Sukses

Brigjen Prasetijo Coret Nama Kabareskrim Demi Surat Jalan Djoko Tjandra

Jaksa penuntut umum membeberkan cara Djoko Soegiarto Tjandra menerima surat jalan palsu demi masuk ke Indonesia.

Liputan6.com, Jakarta Jaksa penuntut umum membeberkan cara Djoko Tjandra menerima surat jalan palsu demi masuk ke Indonesia. Hal ini untuk keperluan pengajuan upaya hukum peninjauan kembali (PK) atas kasus korupsi hak tagih Bank Bali ke Mahkamah Agung (MA).

Dalam dakwaan yang dibacakan secara virtual di Pengadilan Negeri Jakarta Timur, terungkap Djoko Tjandra membuat surat jalan palsu bekerjasama dengan Brigjen Prasetijo Utomo dan Anita Kolopaking.

Dalam membuat surat jalan palsu untuk Djoko Tjandra, Brigjen Prasetijo mengesampingkan nama Kabareskrim Komjen Listyo Sigit. Sejatinya, surat jalan ditandatangi oleh Komjen Listyo, namun atas perintah Brigjen Prasetijo, nama Komjen Listyo dicoret.

Awalnya, Brigjen Prasetijo memerintahkan Dody Jaya selaku Kaur TU Ro Korwas PPNS Bareskrim Polri untuk membuat surat jalan Djoko Tjandra ke Pontianak, Kalimantan Barat dengan keperluan bisnis tambang.

DATA HASIL EKSTRAKSI -
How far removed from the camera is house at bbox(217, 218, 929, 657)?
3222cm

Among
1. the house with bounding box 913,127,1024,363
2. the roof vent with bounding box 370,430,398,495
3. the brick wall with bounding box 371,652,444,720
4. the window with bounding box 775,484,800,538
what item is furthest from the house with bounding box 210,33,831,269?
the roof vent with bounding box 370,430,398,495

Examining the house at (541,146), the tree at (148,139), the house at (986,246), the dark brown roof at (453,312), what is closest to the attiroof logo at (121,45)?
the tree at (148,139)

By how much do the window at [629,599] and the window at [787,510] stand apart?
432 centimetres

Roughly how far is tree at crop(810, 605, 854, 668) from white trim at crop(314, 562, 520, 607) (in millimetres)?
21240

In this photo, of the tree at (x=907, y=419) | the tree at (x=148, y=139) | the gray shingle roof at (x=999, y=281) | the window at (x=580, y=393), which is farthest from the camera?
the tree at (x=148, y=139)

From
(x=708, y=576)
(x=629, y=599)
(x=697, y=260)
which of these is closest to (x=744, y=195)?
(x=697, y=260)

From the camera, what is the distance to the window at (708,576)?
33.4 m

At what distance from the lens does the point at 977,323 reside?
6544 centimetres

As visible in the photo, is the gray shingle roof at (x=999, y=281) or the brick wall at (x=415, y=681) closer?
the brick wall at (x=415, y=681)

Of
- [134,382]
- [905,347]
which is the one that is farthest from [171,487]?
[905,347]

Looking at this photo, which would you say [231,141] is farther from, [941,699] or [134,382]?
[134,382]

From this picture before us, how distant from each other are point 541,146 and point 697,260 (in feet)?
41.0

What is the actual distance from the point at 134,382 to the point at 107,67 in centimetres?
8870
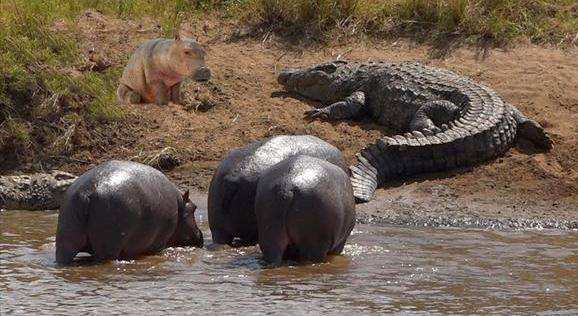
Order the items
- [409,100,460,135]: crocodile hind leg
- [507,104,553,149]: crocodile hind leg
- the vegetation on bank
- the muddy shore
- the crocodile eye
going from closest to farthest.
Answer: the muddy shore < [507,104,553,149]: crocodile hind leg < the vegetation on bank < [409,100,460,135]: crocodile hind leg < the crocodile eye

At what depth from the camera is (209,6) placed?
16.3 metres

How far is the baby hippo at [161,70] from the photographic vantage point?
1176cm

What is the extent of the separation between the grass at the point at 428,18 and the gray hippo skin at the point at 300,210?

YANG DIKERJAKAN -
A - Terjemahkan kalimat dari berita tentang surat jalan Djoko Tjandra ini ke dalam bahasa Inggris: "Dalam dakwaan yang dibacakan secara virtual di Pengadilan Negeri Jakarta Timur, terungkap Djoko Tjandra membuat surat jalan palsu bekerjasama dengan Brigjen Prasetijo Utomo dan Anita Kolopaking."
B - Lanjutkan berita tentang surat jalan Djoko Tjandra, dimulai setelah kalimat terakhirnya.

JAWABAN LATIHAN -
A - In the indictment read virtually at the East Jakarta District Court, it was revealed that Djoko Tjandra made a fake travel letter in cooperation with Brig. Gen. Prasetijo Utomo and Anita Kolopaking.

B -
"Namun di dalam surat jalan tersebut saksi Brigjen Prasetijo Utomo memerintahkan saksi Dody Jaya agar mencantumkan keperluan tersebut diganti menjadi monitoring pandemi di Pontianak dan wilayah sekitarnya," ujar jaksa dalam dakwaannya, Selasa (13/10/2020).

Setelah surat jalan dibuat dan diterima oleh Brigjen Prasetijo, dia pun menyuruh Dody Jaya untuk merevisi surat jalan tersebut. Awalnya surat itu menggunakan kop surat Markas Besar Kepolisian Negara Republik Indonesia Badan Reserse Kriminal menjadi Badan Reserse Kriminal Polri Biro Korwas PPNS.

"Untuk pejabat yang menandatangani sebelumnya tertulis Kepala Badan Reserse Kriminal Polri dicoret dan diganti menjadi Kepala Biro Koordinasi dan Pengawasan PPNS termasuk nama Kabareskrim Komjen Listyo Sigit Prabowo dicoret dan diganti menjadi nama saksi Brigjen Prasetijo Utomo dan pada bagian tembusan dicoret atau tidak perlu dicantumkan tembusan," kata jaksa.

Jaksa mengatakan perubahan surat jalan itu tidak sesuai dengan Peraturan Kapolri Nomor 7 Tahun 2017 tentang Naskah Dinas dan Data Persuratan Dinas di Lingkungan Polri. Namun Brigjen Prasetijo disebut jaksa tetap memerintahkan anak buahnya untuk merevisi surat jalan itu.

"Brigjen Prasetijo Utomo perintahkan dengan mengatakan, 'sudah buat saja karena Biro Korwas itu saya yang memimpin'," kata jaksa.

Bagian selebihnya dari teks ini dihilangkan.